Secangkir Kopi Remaja Kita




Oleh: Mohammad Fauzil Adhim

Selama puluhan tahun kita diajari bahwa kopi baik adalah kopi yang apabila diseduh menghasilkan warna hitam pekat. Seduhan kopi yang sempurna justru tidak ada kremanya sama sekali. Berkali-kali saya menjumpai orang yang mengira krema sebagai kopi jelek yang mengambang. Tidak bisa larut. Itu sebabnya mereka segera membuangnya. Mereka baru yakin setelah mencoba merasakan bahwa krema itu bukan produk gagal, bukan pula perkecualian. Kadang saya sengaja memberi perbandingan, yakni menyeduhkan kopi sebaik yang saya bisa dan menyiapkan seduhan lain dalam jumlah lebih sedikit dengan suhu air yang jauh dari seharusnya. Mengapa? Karena pada kondisi air yang kurang panas, kopi tidak berproses dengan sempurna, tidak larut dengan baik dan menyisakan banyak serbuk yang mengambang tak larut-larut.

(TUGAS ANDA) Salin seluruh teks tentang seduhan kopi di atas tanpa mengubah satu kata atau tanda baca pun.

(DATA)
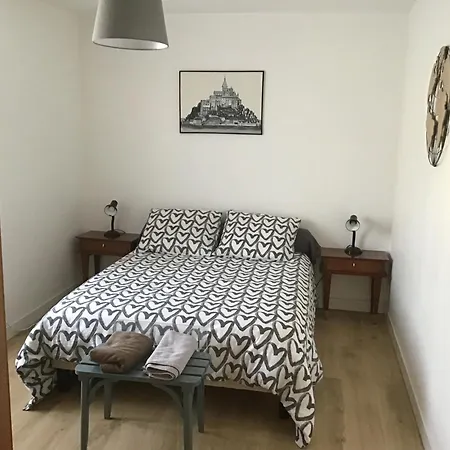 Maison Et Jardin, Proche Du Mont Saint-michel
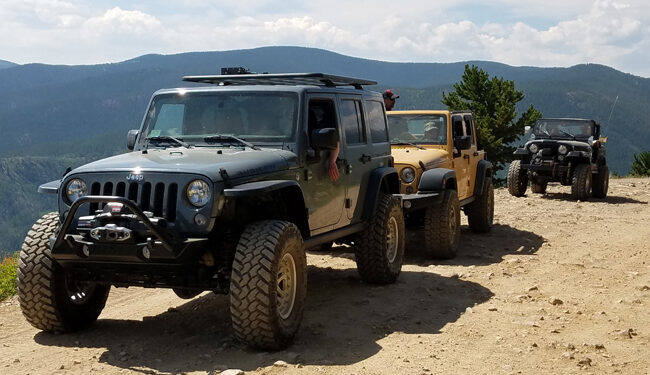 A fun Jeep trip with friends up to Rollins Pass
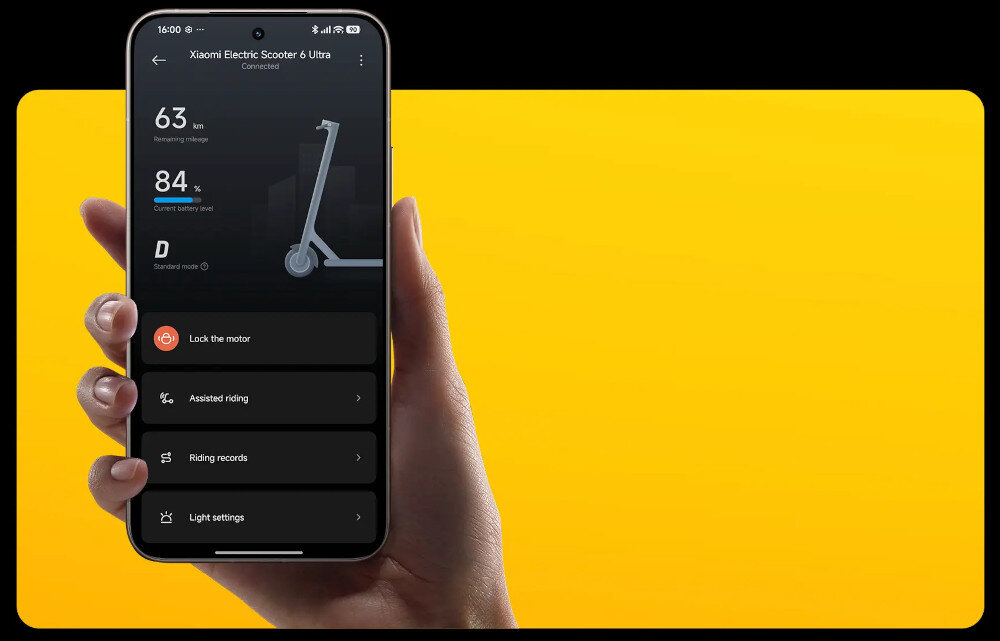 Hulajnoga elektryczna XIAOMI Electric Scooter 6 Ultra 75km 500W 2 Amortyzatory 12 cali Żółty żółte tło osoba trzyma w dłoni telefon z włączoną aplikacją współpracuje z aplikacją mobilną XIAOMI Home App monitorowanie najważniejszych parametrów jazdy wygodne zarządzanie ustawieniami pojazdu integracja z platformą XIAOMI moduł Bluetooth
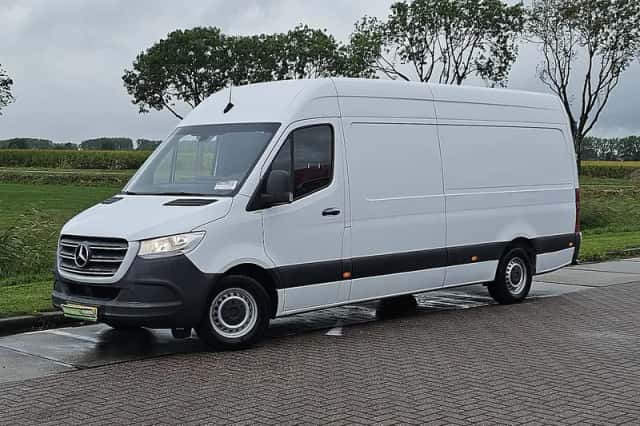 Mercedes-Benz Sprinter (2019) thumbnail 2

(CONTOH PENYELESAIAN)
Secangkir Kopi Remaja Kita




Oleh: Mohammad Fauzil Adhim

Selama puluhan tahun kita diajari bahwa kopi baik adalah kopi yang apabila diseduh menghasilkan warna hitam pekat. Seduhan kopi yang sempurna justru tidak ada kremanya sama sekali. Berkali-kali saya menjumpai orang yang mengira krema sebagai kopi jelek yang mengambang. Tidak bisa larut. Itu sebabnya mereka segera membuangnya. Mereka baru yakin setelah mencoba merasakan bahwa krema itu bukan produk gagal, bukan pula perkecualian. Kadang saya sengaja memberi perbandingan, yakni menyeduhkan kopi sebaik yang saya bisa dan menyiapkan seduhan lain dalam jumlah lebih sedikit dengan suhu air yang jauh dari seharusnya. Mengapa? Karena pada kondisi air yang kurang panas, kopi tidak berproses dengan sempurna, tidak larut dengan baik dan menyisakan banyak serbuk yang mengambang tak larut-larut.